October 8, 1937 – Less than 72 hours after the new bridge opens carrying Lake Shore Drive across the Chicago River, the first accident occurs at 3:00 a.m. when a northbound auto hits the wall on the west section of the tricky s-curve leading onto the bridge.  The 21-year-old driver continues driving north in the darkness, rather than making the right angle turn and heading toward the lake where the second right angle carries the bridge across the river.  He ends up traveling over an 18-inch divider, crossing the southbound lanes of traffic, and slamming his car into a retaining wall.  A spokesman for the Illinois Automobile Club had observed earlier that no motorist would be able to make either of the two right-angle turns south of the bridge traveling any faster than 15 miles-per-hour.  Otto Jelinek, the traffic engineer for the Chicago Park District, says, “The new bridge is of benefit to the entire Chicago street transportation system, and if critics will be patient we’ll iron out the wrinkles in a few weeks.”  [Chicago Daily Tribune, October 8, 1937] It would be 49 years before the “wrinkle” that choked Lake Shore Drive south of the bridge would be ironed out, but in 1986 a sweeping curve was opened, allowing for a far more efficient movement of traffic.  The above photo shows the dedication of the bridge on October 7 ... the accident occurs 72 hours later at the right angle shown in the bottom left of the photo.

GIVEN ENTRIES:
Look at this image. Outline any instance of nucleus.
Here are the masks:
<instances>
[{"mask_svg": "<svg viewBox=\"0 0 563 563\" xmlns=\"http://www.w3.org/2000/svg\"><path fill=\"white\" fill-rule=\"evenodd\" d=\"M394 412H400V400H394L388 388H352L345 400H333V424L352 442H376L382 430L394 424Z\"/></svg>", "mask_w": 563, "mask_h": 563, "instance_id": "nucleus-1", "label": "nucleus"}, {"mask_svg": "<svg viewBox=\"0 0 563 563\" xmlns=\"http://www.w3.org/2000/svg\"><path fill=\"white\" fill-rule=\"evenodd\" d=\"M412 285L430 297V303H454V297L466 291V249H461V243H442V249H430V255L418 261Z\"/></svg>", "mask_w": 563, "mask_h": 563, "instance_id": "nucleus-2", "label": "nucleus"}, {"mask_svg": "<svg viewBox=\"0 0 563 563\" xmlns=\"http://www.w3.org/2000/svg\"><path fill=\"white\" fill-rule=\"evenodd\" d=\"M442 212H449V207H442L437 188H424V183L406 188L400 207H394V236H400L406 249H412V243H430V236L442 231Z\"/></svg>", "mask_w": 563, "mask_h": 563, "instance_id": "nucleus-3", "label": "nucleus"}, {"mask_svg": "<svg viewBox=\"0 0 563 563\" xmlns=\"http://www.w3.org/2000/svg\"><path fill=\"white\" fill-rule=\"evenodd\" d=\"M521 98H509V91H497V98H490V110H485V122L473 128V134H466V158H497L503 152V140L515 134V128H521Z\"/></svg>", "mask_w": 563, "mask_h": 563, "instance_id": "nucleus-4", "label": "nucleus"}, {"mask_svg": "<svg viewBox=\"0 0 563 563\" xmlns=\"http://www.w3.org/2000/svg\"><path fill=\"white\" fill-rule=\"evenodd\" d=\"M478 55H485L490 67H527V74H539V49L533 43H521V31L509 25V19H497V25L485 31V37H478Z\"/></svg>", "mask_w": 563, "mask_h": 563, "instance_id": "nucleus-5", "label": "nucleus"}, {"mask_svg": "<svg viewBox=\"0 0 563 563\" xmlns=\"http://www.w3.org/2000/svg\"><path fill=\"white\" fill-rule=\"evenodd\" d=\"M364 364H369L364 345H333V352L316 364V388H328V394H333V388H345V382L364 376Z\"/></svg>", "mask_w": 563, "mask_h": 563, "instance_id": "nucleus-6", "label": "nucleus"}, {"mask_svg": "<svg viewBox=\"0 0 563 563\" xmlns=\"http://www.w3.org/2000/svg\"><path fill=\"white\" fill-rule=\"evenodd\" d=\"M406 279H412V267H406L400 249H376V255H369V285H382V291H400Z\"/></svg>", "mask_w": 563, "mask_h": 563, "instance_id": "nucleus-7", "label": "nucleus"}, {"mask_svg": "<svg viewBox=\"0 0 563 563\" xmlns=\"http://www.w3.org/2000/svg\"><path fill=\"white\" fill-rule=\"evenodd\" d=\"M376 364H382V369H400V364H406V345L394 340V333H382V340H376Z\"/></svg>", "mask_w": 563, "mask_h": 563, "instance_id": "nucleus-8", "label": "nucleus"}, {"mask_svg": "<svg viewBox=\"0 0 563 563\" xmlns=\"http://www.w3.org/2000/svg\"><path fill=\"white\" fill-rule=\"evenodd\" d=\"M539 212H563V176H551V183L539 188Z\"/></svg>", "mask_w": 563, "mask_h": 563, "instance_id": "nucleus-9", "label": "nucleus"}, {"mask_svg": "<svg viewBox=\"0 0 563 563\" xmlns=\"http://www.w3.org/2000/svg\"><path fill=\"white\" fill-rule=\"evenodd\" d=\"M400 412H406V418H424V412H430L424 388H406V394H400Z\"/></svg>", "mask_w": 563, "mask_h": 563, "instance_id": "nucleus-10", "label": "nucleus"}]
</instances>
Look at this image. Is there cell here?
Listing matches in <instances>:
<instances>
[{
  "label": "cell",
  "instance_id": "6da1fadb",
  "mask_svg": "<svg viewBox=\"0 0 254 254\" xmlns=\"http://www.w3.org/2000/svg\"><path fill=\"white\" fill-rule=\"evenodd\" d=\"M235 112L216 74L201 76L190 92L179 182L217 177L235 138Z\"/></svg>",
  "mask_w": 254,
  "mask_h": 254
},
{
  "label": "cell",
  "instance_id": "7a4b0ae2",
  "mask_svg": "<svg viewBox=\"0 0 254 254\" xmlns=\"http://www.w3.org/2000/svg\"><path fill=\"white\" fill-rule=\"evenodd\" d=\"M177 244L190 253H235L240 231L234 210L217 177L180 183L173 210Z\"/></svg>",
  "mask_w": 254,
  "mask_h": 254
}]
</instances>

REQUIRED ACTION 1: List each distinct date or year named in the passage about the Lake Shore Drive bridge.
REQUIRED ACTION 2: Do these statements agree with the passage about the Lake Shore Drive bridge? (a) The driver in the first accident was 21 years old. (b) The first accident took place at 3:00 in the afternoon. (c) Otto Jelinek worked for the Illinois Automobile Club. Answer yes or no for each and quote the words that decide it.
The listing has no connection to the passage about the Lake Shore Drive bridge.

TASK RESPONSE 1: October 8, 1937; October 7; 1986

TASK RESPONSE 2:
(a) Yes: "The 21-year-old driver continues driving north in the darkness"
(b) No: "the first accident occurs at 3:00 a.m."
(c) No: "Otto Jelinek, the traffic engineer for the Chicago Park District"